General information
- Type: Single seat Club class sailplane
- National origin: Germany
- Manufacturer: Scheibe Flugzeugbau
- Number built: 8 by early 1977

History
- First flight: 20 May 1974
- Developed from: Scheibe SF-27A Zugvogel

= Scheibe SF-30 Club-Spatz =

German single-seat glider, 1974

The Scheibe SF-30 Club-Spatz (Club-Sparrow) is a 15 m class single seat sailplane built in Germany in the 1970s and intended for club use.

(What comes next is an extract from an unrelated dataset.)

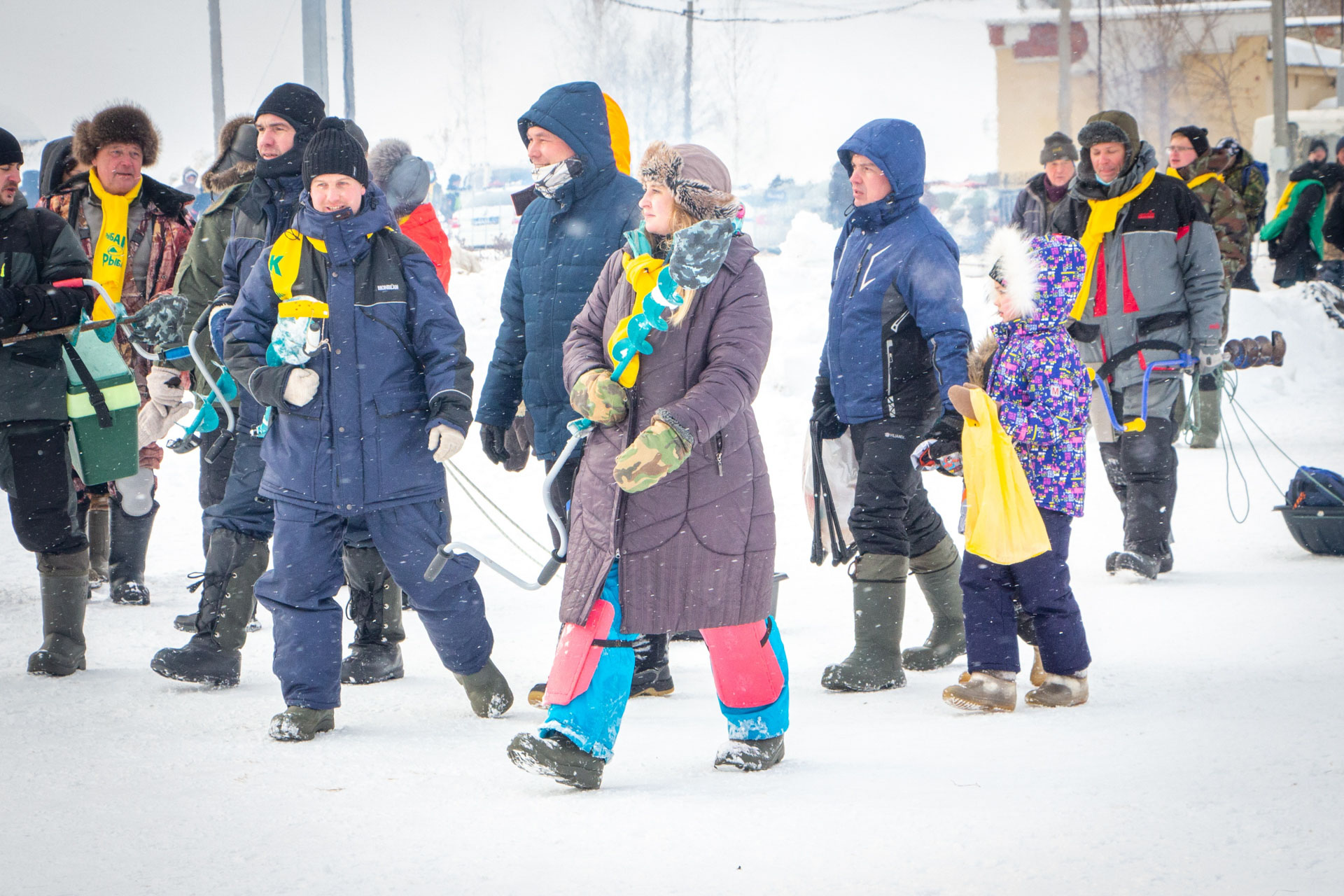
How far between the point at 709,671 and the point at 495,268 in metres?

==Design and development==

Design work on the Club-Spatz began in 1973. With a 15 m span, it was intended to suit gliding clubs and inexperienced pilots, strong and easy to fly and maintain. It is of mixed construction, using a combination of steel tubes with fabric glassfibre covering in the fuselage and with a wooden structured, plywood and glassfibre skinned wing. Despite its name, the Club-Spatz was unrelated to the earlier L-Spatz but developed from the Scheibe SF-27A Zugvogel-V.

It is a shoulder wing cantilever monoplane, its wing built around a single wooden spar. Its Wortmann airfoil tapers in thickness/chord ratio from 18% at the root to 12% at the tip. The wing is also tapered in plan, with square tips; its leading edge is glassfibre/foam composite covered, with plywood over the remainder of the wing surface. There are all wood, spring trimmed ailerons and upper surface Schempp-Hirth airbrakes.

The fuselage of the Club-Spatz used Scheibe's traditional steel tube construction, glassfibre skinned over the nose and tail and fabric covered between. The cockpit, ahead of the wing, is covered by a long, one piece, side hinged Plexiglas canopy which smoothly blends the nose contours into those of the fuselage behind and terminates at the wing leading edge. Its fuselage tapers to a conventional tail; the rear surfaces are wooden structured and ply skinned. A straight edged tailplane is mounted on top of the fuselage, carrying damped elevators fitted with adjustable spring trimming like the ailerons. Fin and rudder together are straight tapered and square topped, with the latter reaching down to the keel. The Club-Spatz lands on a fixed, unsprung monowheel, fitted with a brake and assisted by a tailwheel.

The Club-Spatz flew for the first time on 20 May 1974. At least eight were built, two of which remained on the German civil aircraft register in 2010.